Asthma
DIAGNOSIS
Chronic asthma
Ø The diagnosis of asthma is made primarily by a history of recurrent episodes of coughing, wheezing, chest tightness, or shortness of breath and confirmatory spirometry.
Ø The patient may have a family history of allergy or asthma or have symptoms of allergic rhinitis. A history of exercise or cold air precipitating dyspnea or increased symptoms during specific allergen seasons also suggests asthma.
Ø Spirometry demonstrates obstruction (forced expiratory volume in 1 second [FEV1]/forced vital capacity less than 80%) with reversibility after inhaled β2-agonist administration (at least a 12% improvement in FEV1). Failure of pulmonary function to improve acutely does not necessarily rule out chronic asthma. If baseline spirometry is normal, challenge testing with exercise, histamine, or methacholine can be used to elicit BHR.
Acute severe asthma
Ø Peak expiratory flow (PEF) and FEV1 are less than 50% of normal predicted values. Pulse oximetry reveals decreased arterial oxygen and O2 saturations.

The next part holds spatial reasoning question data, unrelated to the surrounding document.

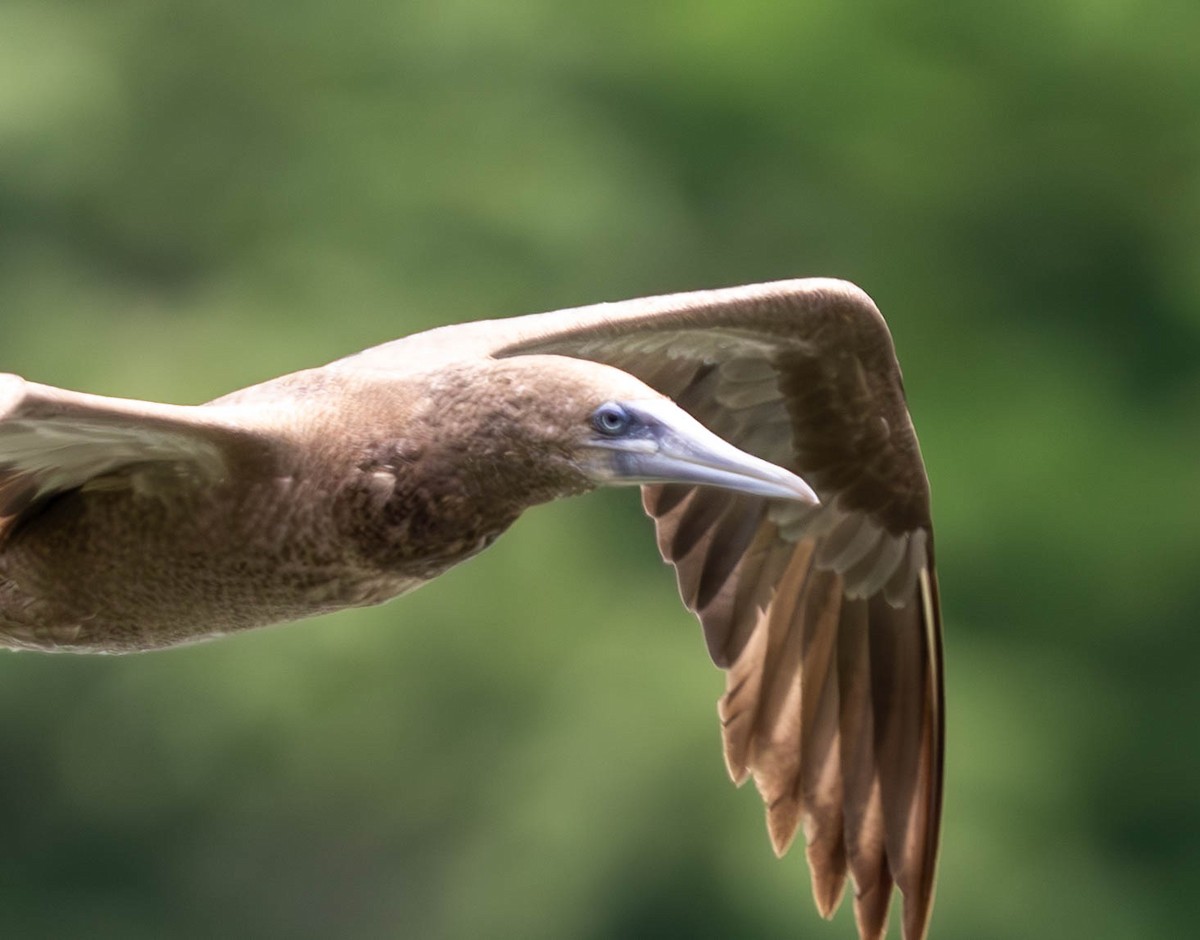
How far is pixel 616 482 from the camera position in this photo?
13.6ft

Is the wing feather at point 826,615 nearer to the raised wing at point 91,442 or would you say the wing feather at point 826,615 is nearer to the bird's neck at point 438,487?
the bird's neck at point 438,487

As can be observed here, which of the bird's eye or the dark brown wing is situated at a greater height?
the bird's eye

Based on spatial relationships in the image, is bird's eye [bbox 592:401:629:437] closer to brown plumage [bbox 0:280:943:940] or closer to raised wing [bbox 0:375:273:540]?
brown plumage [bbox 0:280:943:940]

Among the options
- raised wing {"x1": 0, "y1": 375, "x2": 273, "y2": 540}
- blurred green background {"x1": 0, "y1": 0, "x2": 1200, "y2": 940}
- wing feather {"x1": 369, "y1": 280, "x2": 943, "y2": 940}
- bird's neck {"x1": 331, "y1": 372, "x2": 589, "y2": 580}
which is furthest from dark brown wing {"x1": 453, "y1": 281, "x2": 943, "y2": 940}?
blurred green background {"x1": 0, "y1": 0, "x2": 1200, "y2": 940}

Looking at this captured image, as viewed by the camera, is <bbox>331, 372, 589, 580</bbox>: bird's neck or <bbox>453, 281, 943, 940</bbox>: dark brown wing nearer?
<bbox>331, 372, 589, 580</bbox>: bird's neck

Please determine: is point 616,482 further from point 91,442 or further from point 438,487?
point 91,442

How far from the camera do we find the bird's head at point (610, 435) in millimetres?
4074

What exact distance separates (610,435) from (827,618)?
5.89 feet

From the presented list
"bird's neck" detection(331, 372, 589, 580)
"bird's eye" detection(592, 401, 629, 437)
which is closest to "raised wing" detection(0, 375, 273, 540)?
"bird's neck" detection(331, 372, 589, 580)

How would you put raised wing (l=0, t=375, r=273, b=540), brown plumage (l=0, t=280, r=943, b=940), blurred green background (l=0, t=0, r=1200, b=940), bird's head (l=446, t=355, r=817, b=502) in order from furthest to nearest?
blurred green background (l=0, t=0, r=1200, b=940) < brown plumage (l=0, t=280, r=943, b=940) < bird's head (l=446, t=355, r=817, b=502) < raised wing (l=0, t=375, r=273, b=540)

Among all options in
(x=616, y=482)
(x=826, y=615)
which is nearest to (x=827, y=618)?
(x=826, y=615)

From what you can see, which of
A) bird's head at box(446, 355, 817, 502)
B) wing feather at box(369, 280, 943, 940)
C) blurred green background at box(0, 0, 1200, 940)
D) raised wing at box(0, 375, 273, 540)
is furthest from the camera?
blurred green background at box(0, 0, 1200, 940)

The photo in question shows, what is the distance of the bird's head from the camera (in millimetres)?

Ø The best predictor of outcome is early response to treatment as measured by improvement in FEV1 at 30 minutes after inhaled β2-agonists.
Ø Arterial blood gases may reveal metabolic acidosis and a low PaO2.
Ø The history and physical examination should be obtained while initial therapy is being provided. A history of previous asthma exacerbations (e.g., hospitalizations, intubations) and complicating illnesses (e.g., cardiac disease, diabetes) should be obtained. The patient should be examined to assess hydration status; use of accessory muscles of respiration; and the presence of cyanosis, pneumonia, pneumothorax, pneumomediastinum, and upper airway obstruction. A complete blood count may be appropriate for patients with fever or purulent sputum.